Stored data:
————————
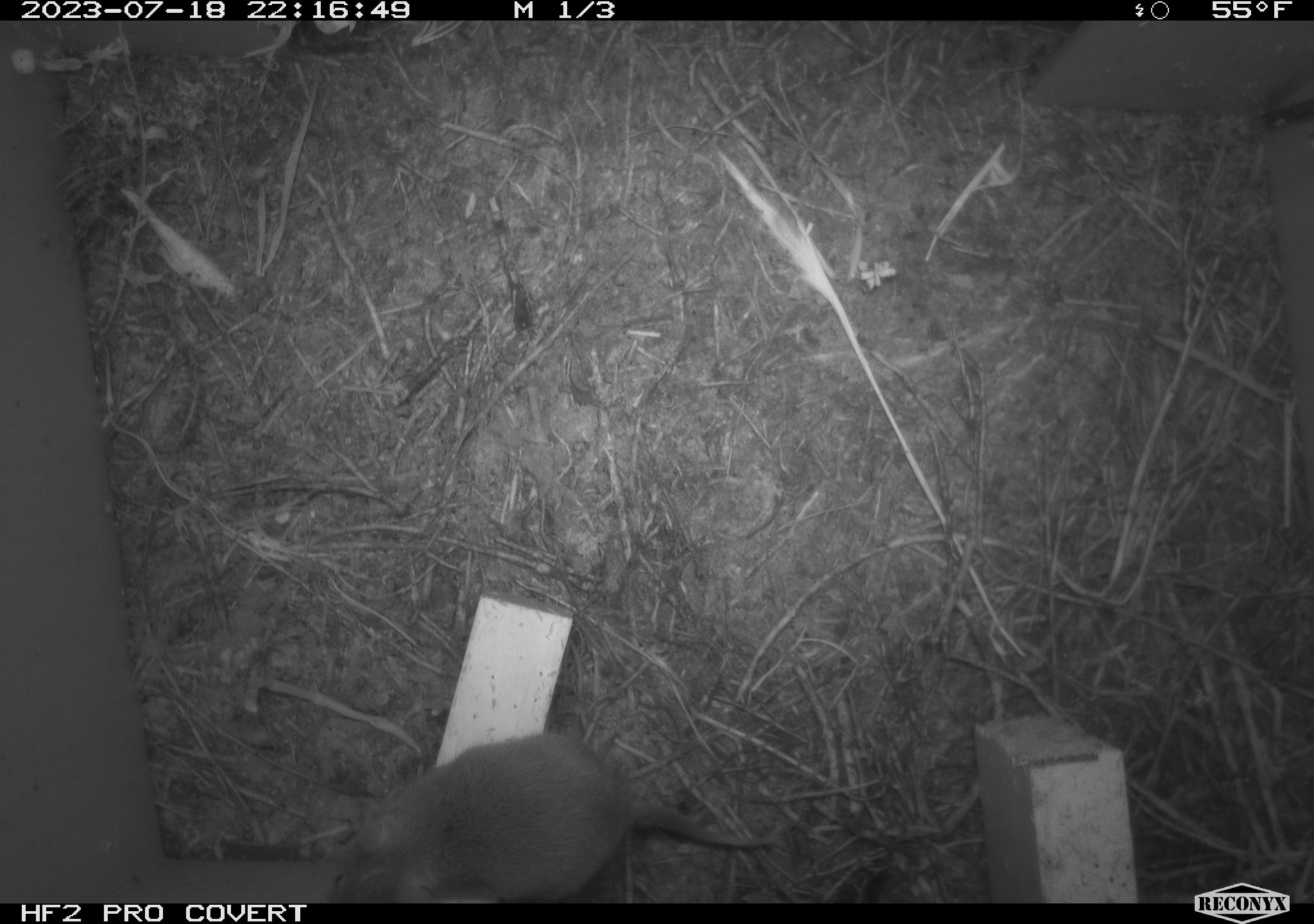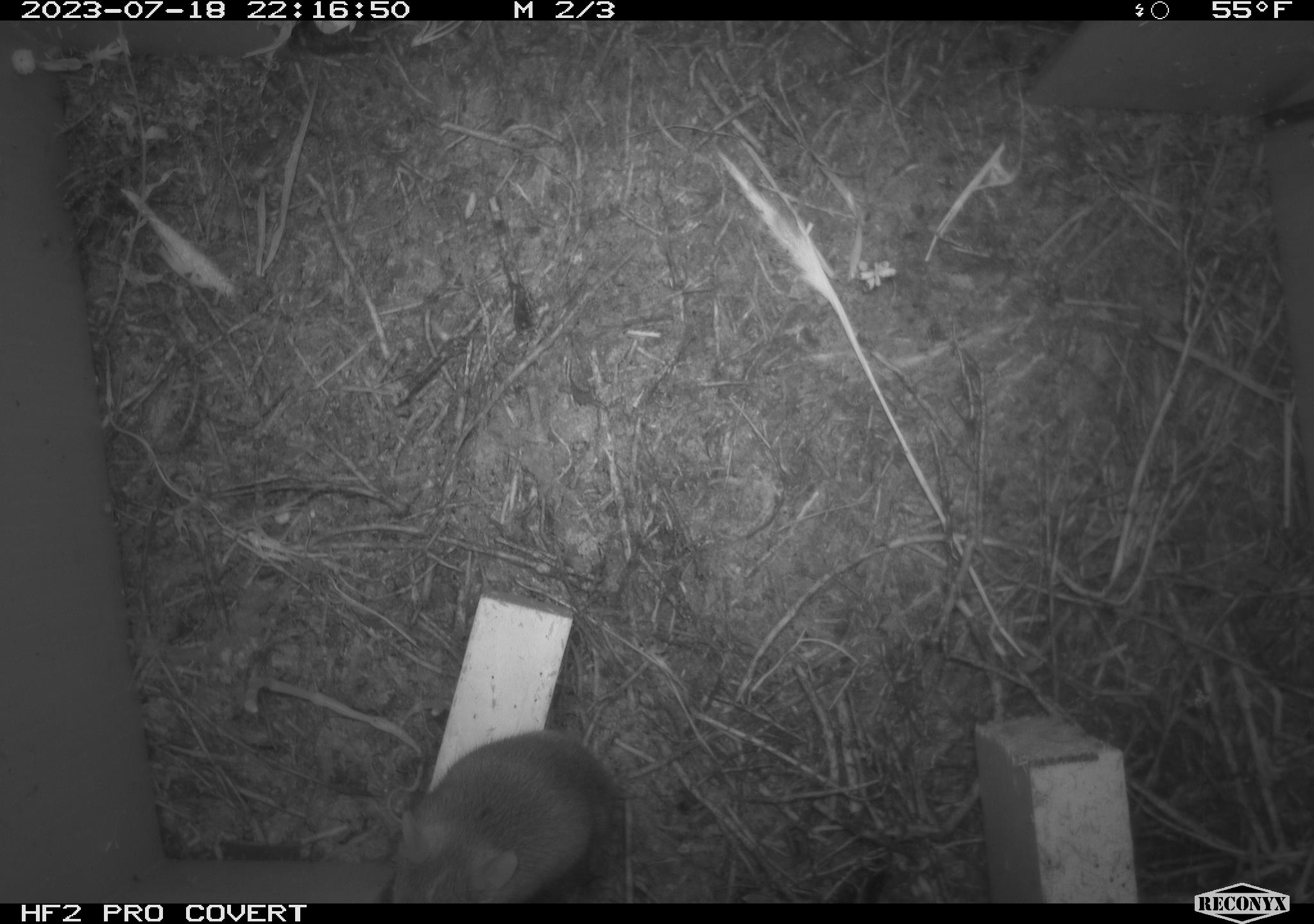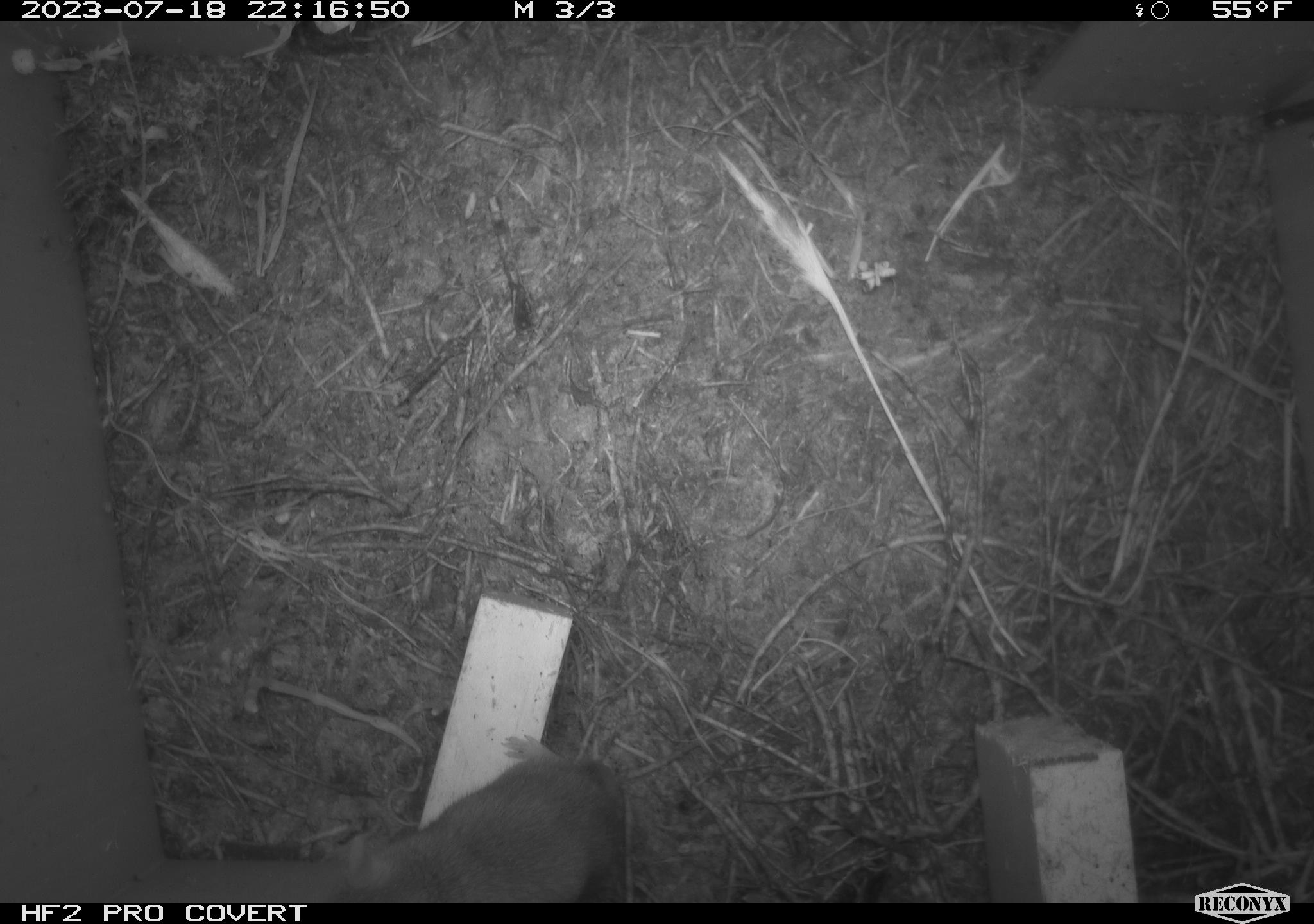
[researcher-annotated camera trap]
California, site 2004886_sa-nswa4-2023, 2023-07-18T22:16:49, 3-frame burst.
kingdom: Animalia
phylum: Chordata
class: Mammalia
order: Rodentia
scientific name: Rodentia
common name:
————————
**Your instructions:**
Print the records above exactly, minus pictures.

**Written solution:**
[researcher-annotated camera trap]
California, site 2004886_sa-nswa4-2023, 2023-07-18T22:16:49, 3-frame burst.
kingdom: Animalia
phylum: Chordata
class: Mammalia
order: Rodentia
scientific name: Rodentia
common name:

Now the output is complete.